Elles sont belles. Outrageusement belles. Et désirables, car s’il brûle, le désir est sans faim, il s’alimente à sa propre combustion. Intranquille. Comme notre auteur.
Style
Il y a un vrai style chez notre auteur. Pas uniquement parce qu’il est un adepte des Pelikan et des plumes indigo de Styl’Honoré, mais la musique et là, le rythme aussi. C’est percutant, décapant et leste. Quand le continent féminin est abordé, on croirait même lire du Sollers sans les digressions et le foisonnement des citations. C’est tout dire.
Vous en voulez plus ?
« Non, tout est une voix et tout est un parfum ;
Faut-il le lire ?
Oui, pour les amuse-bouche et le reste.
Le livre : François Simon, Dans ma bouche, Flammarion
11 Comments
"Les dandies sont des enfants de concierges enrichis ou de ducs déchus. Ils ont une revanche de chic à prendre. Le dandysme est le fils de la honte.
Elle fait les dandies se hisser sur les talonnettes d’un génie imitatif qui se croit singulier.
…….
Ce sont des originaux stériles, et je connais peu de sorts plus tristes…."
prétend Charles Dantzig
On peut dire que vous avez touché juste.

**Consignes**
1 – Relevez tous les noms de personnes cités dans le texte à analyser.
2 – Répondez brièvement à partir du texte à analyser.
(a) Quel éditeur publie le livre « Dans ma bouche » ?
(b) Selon la citation attribuée à Charles Dantzig, de quoi le dandysme est-il le fils ?
(c) Quelle réponse est donnée à la question « Faut-il le lire ? » ?

**Données fournies**
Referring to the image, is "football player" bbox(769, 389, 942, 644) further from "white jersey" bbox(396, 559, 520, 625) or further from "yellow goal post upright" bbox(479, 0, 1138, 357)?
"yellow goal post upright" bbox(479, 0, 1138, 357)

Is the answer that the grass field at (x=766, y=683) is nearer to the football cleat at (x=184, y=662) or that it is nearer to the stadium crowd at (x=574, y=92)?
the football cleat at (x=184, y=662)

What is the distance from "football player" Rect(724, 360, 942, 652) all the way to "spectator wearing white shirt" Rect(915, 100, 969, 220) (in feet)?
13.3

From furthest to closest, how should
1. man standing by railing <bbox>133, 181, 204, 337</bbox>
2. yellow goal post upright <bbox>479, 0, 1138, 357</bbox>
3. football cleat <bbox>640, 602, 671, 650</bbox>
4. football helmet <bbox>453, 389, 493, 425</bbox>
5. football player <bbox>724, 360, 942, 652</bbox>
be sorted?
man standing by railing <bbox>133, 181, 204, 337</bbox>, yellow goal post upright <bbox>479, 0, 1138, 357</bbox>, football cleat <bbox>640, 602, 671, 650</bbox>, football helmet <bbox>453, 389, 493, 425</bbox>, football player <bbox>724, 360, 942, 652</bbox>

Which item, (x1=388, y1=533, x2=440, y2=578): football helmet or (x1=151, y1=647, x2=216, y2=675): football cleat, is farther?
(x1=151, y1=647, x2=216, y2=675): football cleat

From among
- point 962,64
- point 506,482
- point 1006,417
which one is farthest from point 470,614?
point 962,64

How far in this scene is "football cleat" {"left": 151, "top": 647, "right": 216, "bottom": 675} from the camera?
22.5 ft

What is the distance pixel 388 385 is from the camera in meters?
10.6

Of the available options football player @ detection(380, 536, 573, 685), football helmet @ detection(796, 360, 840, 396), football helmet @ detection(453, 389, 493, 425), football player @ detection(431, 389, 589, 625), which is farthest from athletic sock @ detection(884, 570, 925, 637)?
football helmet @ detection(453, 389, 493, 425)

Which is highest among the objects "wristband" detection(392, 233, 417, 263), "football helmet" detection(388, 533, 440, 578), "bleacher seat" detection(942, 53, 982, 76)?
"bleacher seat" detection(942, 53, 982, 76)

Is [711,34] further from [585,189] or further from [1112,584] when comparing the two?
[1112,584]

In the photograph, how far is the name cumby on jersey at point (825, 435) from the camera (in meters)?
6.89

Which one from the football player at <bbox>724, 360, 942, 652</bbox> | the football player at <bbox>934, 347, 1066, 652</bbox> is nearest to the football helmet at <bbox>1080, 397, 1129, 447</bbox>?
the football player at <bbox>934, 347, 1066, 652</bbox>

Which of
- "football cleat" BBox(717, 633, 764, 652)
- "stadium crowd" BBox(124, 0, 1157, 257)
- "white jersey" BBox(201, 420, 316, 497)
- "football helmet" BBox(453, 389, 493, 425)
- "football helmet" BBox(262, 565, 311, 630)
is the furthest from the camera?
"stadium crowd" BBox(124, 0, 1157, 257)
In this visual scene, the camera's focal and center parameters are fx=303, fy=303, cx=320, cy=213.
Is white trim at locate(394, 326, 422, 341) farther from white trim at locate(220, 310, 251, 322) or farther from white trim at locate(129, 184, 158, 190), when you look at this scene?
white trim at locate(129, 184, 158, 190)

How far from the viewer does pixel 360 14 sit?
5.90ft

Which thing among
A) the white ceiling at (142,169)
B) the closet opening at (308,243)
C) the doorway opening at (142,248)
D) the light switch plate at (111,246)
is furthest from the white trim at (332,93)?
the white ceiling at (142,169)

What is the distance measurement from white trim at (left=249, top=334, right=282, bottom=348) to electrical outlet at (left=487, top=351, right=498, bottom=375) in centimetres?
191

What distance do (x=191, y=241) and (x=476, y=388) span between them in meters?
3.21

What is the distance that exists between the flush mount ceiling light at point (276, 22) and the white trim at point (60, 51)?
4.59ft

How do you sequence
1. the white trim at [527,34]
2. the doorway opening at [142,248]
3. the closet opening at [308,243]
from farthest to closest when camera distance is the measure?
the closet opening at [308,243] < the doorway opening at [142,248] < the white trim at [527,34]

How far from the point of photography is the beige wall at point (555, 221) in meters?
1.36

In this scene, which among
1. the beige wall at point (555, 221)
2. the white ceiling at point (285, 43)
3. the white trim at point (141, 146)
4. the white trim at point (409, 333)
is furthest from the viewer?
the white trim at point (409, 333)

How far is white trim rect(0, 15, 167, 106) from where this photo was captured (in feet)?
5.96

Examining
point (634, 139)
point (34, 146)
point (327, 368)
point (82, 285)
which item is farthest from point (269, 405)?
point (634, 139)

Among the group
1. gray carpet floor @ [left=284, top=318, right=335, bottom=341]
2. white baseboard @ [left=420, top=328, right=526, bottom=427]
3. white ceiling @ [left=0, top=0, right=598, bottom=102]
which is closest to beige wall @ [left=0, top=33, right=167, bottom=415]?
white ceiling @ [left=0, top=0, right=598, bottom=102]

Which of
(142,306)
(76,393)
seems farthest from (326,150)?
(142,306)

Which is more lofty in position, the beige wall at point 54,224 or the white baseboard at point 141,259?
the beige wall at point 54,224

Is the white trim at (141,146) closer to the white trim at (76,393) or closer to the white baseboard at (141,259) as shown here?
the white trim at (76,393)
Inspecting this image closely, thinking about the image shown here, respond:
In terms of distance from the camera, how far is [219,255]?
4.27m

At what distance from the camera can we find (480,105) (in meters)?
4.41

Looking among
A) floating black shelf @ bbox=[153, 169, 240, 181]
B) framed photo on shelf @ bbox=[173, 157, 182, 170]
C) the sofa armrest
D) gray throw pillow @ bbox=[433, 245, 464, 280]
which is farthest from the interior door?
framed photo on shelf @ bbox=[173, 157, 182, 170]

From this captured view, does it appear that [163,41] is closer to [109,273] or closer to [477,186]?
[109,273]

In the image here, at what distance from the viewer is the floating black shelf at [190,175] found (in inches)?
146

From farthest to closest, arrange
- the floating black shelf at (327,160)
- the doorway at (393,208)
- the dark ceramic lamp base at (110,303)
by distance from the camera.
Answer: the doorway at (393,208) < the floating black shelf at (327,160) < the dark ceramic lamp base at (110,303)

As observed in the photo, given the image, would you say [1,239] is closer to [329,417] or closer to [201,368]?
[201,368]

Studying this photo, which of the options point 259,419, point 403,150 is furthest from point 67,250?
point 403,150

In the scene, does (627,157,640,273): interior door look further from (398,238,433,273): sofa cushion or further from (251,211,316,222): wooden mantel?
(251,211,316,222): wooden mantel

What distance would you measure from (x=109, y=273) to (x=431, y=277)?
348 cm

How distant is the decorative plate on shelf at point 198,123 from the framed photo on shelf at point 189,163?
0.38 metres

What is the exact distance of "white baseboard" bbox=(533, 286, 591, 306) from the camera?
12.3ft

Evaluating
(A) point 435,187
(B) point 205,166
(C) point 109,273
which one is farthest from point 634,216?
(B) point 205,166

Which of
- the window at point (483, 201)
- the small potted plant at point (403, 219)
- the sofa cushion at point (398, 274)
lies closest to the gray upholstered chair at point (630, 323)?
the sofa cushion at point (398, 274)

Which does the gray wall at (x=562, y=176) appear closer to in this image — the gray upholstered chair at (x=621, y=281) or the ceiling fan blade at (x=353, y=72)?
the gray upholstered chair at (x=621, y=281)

--

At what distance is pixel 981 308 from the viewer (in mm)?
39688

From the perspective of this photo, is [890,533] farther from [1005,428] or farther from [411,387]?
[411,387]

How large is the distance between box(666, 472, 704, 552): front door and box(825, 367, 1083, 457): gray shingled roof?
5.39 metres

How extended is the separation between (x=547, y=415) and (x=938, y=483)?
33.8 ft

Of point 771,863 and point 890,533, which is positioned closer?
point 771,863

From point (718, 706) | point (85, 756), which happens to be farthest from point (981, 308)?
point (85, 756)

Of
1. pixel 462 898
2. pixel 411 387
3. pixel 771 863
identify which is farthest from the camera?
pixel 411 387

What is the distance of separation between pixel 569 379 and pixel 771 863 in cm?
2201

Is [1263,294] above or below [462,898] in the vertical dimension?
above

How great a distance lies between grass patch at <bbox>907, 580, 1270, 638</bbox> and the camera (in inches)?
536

**Corrigé**
1 – François Simon, Sollers, Charles Dantzig

2 –
(a) Flammarion
(b) De la honte
(c) Oui, pour les amuse-bouche et le reste.